▸ WHAT THIS TASK INVOLVES: Would you retype exactly the lines from the one containing "genus: Odocoileus" through the last line of the records below, and nothing else?
Segment Start: MATERIAL SHOWN
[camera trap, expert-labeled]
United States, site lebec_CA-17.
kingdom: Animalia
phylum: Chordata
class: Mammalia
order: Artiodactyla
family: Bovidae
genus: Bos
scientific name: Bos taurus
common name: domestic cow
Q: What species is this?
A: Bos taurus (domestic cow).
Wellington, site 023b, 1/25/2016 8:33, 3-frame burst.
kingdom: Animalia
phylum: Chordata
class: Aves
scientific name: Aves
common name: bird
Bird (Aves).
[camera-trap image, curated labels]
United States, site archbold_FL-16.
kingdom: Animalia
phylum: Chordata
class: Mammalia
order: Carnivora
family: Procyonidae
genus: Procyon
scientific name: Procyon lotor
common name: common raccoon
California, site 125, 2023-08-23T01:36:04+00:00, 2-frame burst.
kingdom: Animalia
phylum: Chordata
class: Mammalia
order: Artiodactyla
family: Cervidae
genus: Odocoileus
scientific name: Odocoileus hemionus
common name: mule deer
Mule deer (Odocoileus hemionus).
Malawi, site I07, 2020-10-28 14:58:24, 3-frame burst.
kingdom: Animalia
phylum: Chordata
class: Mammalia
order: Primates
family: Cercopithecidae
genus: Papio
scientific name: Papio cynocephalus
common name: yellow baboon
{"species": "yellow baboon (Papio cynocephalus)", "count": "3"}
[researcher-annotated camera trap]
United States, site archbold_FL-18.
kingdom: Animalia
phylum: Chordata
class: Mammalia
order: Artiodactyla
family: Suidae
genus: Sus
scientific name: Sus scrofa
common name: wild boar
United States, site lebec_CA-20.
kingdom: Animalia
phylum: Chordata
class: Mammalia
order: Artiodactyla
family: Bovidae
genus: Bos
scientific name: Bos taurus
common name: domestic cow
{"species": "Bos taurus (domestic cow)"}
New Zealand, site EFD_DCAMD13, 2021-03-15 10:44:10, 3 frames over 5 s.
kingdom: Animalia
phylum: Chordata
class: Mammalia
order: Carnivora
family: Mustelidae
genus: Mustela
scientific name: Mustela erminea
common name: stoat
Segment End: MATERIAL SHOWN
▸ RESULT OF THIS TASK:
genus: Odocoileus
scientific name: Odocoileus hemionus
common name: mule deer
Mule deer (Odocoileus hemionus).
Malawi, site I07, 2020-10-28 14:58:24, 3-frame burst.
kingdom: Animalia
phylum: Chordata
class: Mammalia
order: Primates
family: Cercopithecidae
genus: Papio
scientific name: Papio cynocephalus
common name: yellow baboon
{"species": "yellow baboon (Papio cynocephalus)", "count": "3"}
[researcher-annotated camera trap]
United States, site archbold_FL-18.
kingdom: Animalia
phylum: Chordata
class: Mammalia
order: Artiodactyla
family: Suidae
genus: Sus
scientific name: Sus scrofa
common name: wild boar
United States, site lebec_CA-20.
kingdom: Animalia
phylum: Chordata
class: Mammalia
order: Artiodactyla
family: Bovidae
genus: Bos
scientific name: Bos taurus
common name: domestic cow
{"species": "Bos taurus (domestic cow)"}
New Zealand, site EFD_DCAMD13, 2021-03-15 10:44:10, 3 frames over 5 s.
kingdom: Animalia
phylum: Chordata
class: Mammalia
order: Carnivora
family: Mustelidae
genus: Mustela
scientific name: Mustela erminea
common name: stoat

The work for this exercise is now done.